───── MATERIALS PROVIDED ─────

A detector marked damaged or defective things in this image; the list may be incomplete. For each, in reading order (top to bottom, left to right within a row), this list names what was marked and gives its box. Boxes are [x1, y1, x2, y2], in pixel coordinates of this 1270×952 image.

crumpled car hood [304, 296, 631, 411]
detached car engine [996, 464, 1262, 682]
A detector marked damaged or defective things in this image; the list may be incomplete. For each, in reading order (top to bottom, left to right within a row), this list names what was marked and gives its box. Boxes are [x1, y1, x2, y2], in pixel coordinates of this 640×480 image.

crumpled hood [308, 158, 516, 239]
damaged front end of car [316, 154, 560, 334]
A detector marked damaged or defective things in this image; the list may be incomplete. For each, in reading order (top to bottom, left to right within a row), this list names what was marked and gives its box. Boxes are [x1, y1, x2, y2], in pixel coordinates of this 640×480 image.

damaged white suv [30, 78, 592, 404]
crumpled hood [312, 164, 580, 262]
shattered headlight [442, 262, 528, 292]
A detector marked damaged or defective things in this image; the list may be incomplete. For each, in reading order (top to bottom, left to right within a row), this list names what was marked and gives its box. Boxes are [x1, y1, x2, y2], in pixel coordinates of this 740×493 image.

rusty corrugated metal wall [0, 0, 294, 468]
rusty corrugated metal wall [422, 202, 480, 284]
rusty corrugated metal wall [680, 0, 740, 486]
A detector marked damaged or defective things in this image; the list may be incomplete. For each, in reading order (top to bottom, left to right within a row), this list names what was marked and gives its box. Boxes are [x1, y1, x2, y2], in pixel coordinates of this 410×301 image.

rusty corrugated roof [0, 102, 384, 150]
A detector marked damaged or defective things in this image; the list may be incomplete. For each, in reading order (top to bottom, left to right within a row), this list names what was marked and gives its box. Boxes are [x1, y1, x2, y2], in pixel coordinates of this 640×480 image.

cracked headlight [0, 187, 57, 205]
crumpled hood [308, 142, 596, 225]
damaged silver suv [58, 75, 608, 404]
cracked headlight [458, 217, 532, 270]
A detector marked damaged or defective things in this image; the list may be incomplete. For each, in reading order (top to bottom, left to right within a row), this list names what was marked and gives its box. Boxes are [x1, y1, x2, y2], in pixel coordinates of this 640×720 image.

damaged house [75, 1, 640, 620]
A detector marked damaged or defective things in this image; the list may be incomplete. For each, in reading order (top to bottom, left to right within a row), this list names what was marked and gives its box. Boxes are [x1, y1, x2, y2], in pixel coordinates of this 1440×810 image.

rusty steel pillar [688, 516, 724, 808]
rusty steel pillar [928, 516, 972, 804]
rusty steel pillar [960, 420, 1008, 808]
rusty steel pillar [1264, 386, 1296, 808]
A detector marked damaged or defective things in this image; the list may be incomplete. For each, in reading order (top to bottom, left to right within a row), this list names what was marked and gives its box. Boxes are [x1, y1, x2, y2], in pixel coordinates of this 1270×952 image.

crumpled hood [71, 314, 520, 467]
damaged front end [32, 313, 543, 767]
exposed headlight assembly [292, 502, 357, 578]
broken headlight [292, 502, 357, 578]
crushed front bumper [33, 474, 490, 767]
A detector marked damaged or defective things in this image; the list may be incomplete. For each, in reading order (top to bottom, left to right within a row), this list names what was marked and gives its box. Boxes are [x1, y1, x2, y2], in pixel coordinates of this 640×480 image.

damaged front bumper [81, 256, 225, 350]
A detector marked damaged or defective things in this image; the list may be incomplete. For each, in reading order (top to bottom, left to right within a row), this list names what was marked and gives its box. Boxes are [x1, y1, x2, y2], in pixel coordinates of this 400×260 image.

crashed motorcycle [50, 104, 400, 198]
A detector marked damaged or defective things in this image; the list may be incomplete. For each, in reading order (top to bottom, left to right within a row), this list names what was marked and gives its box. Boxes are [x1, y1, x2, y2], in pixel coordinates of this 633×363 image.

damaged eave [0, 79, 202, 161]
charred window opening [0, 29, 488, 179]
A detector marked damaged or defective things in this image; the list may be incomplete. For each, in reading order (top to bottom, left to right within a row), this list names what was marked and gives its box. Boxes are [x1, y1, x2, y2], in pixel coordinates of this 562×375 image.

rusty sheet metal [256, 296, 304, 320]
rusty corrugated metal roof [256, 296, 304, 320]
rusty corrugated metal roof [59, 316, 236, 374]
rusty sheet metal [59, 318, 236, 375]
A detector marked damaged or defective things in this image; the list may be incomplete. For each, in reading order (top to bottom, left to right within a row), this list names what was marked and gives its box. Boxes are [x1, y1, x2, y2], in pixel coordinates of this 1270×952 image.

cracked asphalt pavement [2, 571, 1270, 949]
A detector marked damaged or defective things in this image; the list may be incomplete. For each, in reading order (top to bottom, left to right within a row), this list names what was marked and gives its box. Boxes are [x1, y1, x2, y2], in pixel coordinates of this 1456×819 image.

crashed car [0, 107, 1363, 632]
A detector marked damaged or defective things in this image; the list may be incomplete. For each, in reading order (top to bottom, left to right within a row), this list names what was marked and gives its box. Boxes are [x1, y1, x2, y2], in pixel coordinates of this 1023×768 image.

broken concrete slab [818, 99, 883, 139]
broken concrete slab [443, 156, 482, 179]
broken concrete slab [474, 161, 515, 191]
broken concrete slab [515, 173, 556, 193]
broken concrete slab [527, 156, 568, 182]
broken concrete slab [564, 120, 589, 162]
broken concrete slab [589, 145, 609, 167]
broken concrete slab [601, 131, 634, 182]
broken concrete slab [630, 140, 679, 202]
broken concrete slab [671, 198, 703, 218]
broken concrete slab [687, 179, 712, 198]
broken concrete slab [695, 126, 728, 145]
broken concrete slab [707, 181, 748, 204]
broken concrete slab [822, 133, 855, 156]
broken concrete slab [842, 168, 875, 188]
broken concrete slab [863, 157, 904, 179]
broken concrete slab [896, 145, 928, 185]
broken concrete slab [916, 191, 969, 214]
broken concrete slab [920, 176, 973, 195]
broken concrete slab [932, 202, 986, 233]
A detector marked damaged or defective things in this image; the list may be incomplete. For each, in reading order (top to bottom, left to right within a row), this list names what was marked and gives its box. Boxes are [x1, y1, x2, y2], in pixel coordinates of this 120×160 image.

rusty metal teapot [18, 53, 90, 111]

─────

**WRITTEN REQUEST:** Copy the part of the records that begins with the line containing "this 740×493 image." and ends with the line containing "rusty corrugated metal wall [680, 0, 740, 486]", including both of those lines.

**COMPLETE ANSWER:**
A detector marked damaged or defective things in this image; the list may be incomplete. For each, in reading order (top to bottom, left to right within a row), this list names what was marked and gives its box. Boxes are [x1, y1, x2, y2], in pixel coordinates of this 740×493 image.

rusty corrugated metal wall [0, 0, 294, 468]
rusty corrugated metal wall [422, 202, 480, 284]
rusty corrugated metal wall [680, 0, 740, 486]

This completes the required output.